:: Given records ::
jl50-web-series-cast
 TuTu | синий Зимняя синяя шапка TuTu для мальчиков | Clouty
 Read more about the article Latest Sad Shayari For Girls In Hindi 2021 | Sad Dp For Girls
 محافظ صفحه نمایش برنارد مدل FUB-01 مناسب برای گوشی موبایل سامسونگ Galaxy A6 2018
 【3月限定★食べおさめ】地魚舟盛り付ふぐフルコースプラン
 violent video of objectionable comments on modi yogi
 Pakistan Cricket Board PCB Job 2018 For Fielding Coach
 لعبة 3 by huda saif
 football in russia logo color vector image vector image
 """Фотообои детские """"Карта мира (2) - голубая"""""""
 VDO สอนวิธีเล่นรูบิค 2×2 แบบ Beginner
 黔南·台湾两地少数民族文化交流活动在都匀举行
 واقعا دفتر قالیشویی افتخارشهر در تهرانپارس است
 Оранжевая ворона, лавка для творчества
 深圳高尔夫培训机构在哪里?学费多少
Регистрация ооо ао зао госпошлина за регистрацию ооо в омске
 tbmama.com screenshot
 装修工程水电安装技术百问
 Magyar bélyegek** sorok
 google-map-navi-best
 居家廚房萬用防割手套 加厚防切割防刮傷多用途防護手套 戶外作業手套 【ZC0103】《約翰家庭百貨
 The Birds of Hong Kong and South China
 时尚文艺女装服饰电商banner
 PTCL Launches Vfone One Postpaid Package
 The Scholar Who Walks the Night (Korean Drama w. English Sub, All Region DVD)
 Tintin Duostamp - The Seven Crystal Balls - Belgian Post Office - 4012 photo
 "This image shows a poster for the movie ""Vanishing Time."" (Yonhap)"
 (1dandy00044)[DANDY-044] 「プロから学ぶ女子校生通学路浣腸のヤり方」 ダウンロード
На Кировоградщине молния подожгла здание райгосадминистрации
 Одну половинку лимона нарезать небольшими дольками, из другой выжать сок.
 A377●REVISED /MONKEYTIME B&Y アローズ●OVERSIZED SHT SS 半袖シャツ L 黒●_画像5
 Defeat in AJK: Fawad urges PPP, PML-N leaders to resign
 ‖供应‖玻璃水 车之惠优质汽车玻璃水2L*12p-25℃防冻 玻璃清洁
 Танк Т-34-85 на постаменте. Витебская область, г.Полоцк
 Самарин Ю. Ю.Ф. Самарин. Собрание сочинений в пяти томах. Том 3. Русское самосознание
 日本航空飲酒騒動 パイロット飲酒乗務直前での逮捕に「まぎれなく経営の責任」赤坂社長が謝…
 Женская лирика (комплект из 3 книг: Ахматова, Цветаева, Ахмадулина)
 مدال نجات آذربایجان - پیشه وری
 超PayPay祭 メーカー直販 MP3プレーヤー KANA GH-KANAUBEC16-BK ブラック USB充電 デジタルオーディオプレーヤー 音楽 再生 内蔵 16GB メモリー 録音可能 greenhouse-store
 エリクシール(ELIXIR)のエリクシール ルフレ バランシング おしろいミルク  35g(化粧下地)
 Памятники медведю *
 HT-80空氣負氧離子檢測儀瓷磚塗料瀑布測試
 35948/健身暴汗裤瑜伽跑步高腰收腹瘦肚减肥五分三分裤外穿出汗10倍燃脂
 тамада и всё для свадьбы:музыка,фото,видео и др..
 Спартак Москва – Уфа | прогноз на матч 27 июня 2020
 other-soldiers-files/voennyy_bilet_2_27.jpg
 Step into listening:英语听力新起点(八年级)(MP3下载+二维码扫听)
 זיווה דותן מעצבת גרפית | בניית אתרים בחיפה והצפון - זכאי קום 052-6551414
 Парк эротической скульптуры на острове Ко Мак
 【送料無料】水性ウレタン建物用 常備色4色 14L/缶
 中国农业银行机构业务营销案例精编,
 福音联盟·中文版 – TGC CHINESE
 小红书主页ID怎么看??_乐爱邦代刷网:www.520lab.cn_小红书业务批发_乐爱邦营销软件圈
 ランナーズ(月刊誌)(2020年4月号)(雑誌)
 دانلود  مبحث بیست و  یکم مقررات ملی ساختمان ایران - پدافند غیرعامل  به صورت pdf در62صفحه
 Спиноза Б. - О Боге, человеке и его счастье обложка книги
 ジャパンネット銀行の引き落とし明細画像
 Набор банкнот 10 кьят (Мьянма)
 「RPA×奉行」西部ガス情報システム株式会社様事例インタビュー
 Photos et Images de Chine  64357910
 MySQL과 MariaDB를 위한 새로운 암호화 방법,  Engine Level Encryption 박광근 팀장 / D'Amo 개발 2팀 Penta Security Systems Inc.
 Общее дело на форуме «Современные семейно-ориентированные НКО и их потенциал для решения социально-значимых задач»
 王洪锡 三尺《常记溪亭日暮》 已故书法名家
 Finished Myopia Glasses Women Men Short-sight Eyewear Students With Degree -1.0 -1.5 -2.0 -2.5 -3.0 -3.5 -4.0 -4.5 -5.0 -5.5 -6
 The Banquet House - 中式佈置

:: Exercise description ::
Only the lines from the first line of the records through the line with "Регистрация ооо ао" should be reproduced, exactly and with nothing added.

:: Answer to the problem ::
jl50-web-series-cast
 TuTu | синий Зимняя синяя шапка TuTu для мальчиков | Clouty
 Read more about the article Latest Sad Shayari For Girls In Hindi 2021 | Sad Dp For Girls
 محافظ صفحه نمایش برنارد مدل FUB-01 مناسب برای گوشی موبایل سامسونگ Galaxy A6 2018
 【3月限定★食べおさめ】地魚舟盛り付ふぐフルコースプラン
 violent video of objectionable comments on modi yogi
 Pakistan Cricket Board PCB Job 2018 For Fielding Coach
 لعبة 3 by huda saif
 football in russia logo color vector image vector image
 """Фотообои детские """"Карта мира (2) - голубая"""""""
 VDO สอนวิธีเล่นรูบิค 2×2 แบบ Beginner
 黔南·台湾两地少数民族文化交流活动在都匀举行
 واقعا دفتر قالیشویی افتخارشهر در تهرانپارس است
 Оранжевая ворона, лавка для творчества
 深圳高尔夫培训机构在哪里?学费多少
Регистрация ооо ао зао госпошлина за регистрацию ооо в омске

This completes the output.